La qualification d’antisémitisme, « une confusion volontaire entre le religieux et le politique »

Dans un ouvrage aussi argumenté que rigoureux, l’historien Mark Mazower revient sur l’histoire du mot « antisémitisme » et s’interroge sur l’évolution de son emploi, notamment quand il s’agit d’empêcher toute critique de l’État d’Israël.

Olivier Doubre  • 9 octobre 2025 abonné·es
La qualification d’antisémitisme, « une confusion volontaire entre le religieux et le politique »
Manifestation en Allemagne le 11 novembre 2023. « L’antisionisme n’est pas de l’antisémitisme. »
© Christoph Reichwein / dpa Picture-Alliance / AFP

Antisémitisme. Métamorphoses et controverses, Mark Mazower, traduit de l’anglais par Marc Saint-Upéry, La Découverte, 378 pages, 23,50 euros.

DONNÉES ENREGISTRÉES
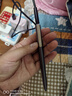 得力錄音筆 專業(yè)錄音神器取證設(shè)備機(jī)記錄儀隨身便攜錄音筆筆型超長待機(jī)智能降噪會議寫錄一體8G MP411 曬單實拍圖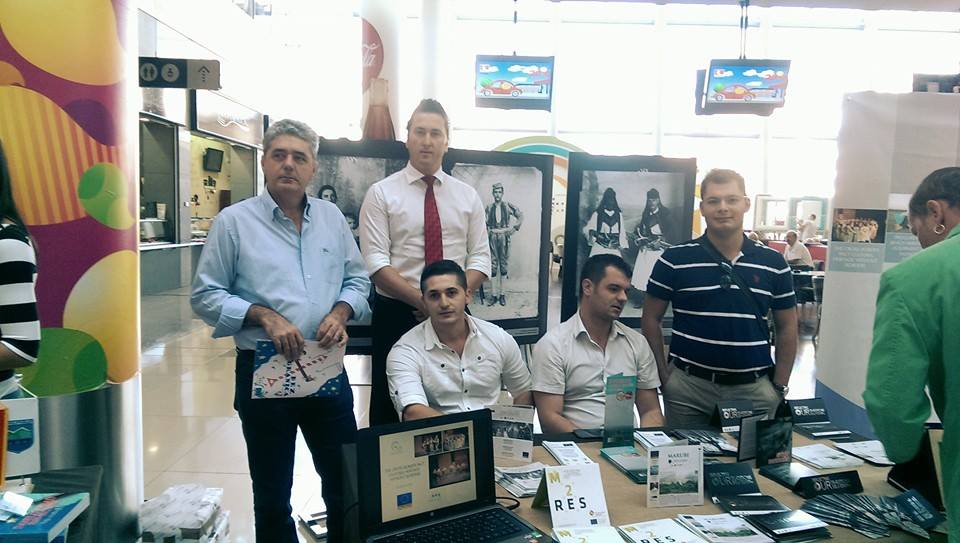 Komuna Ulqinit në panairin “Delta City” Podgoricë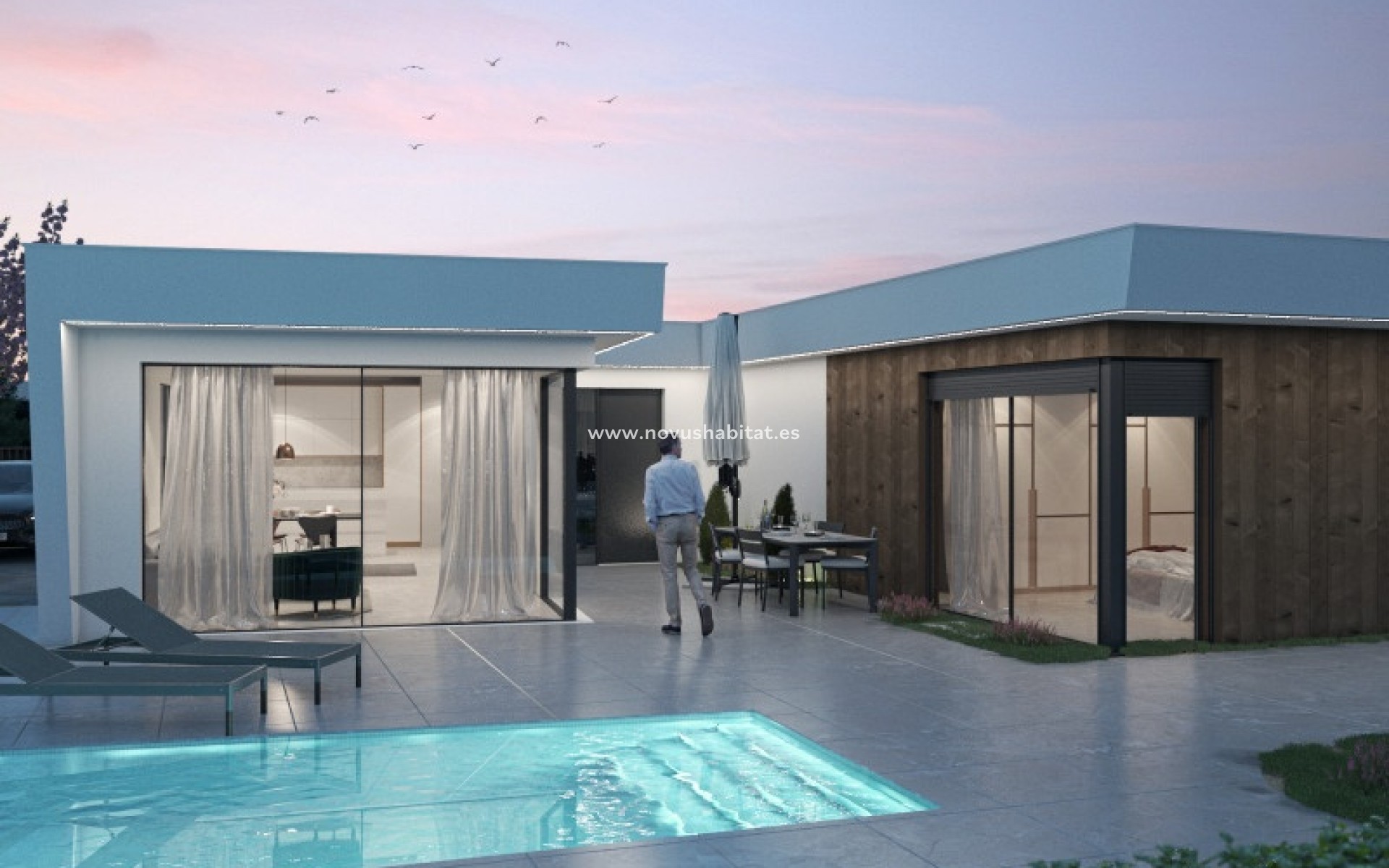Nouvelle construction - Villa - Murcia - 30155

TRAVAIL DEMANDÉ
Reproduisez à l'identique le passage de l'extrait cité qui va de « Dans un ouvrage » jusqu'à « pages, 23,50 euros. ». Seul l'extrait cité sert de source.

RÉPONSE
Dans un ouvrage aussi argumenté que rigoureux, l’historien Mark Mazower revient sur l’histoire du mot « antisémitisme » et s’interroge sur l’évolution de son emploi, notamment quand il s’agit d’empêcher toute critique de l’État d’Israël.

Olivier Doubre  • 9 octobre 2025 abonné·es
La qualification d’antisémitisme, « une confusion volontaire entre le religieux et le politique »
Manifestation en Allemagne le 11 novembre 2023. « L’antisionisme n’est pas de l’antisémitisme. »
© Christoph Reichwein / dpa Picture-Alliance / AFP

Antisémitisme. Métamorphoses et controverses, Mark Mazower, traduit de l’anglais par Marc Saint-Upéry, La Découverte, 378 pages, 23,50 euros.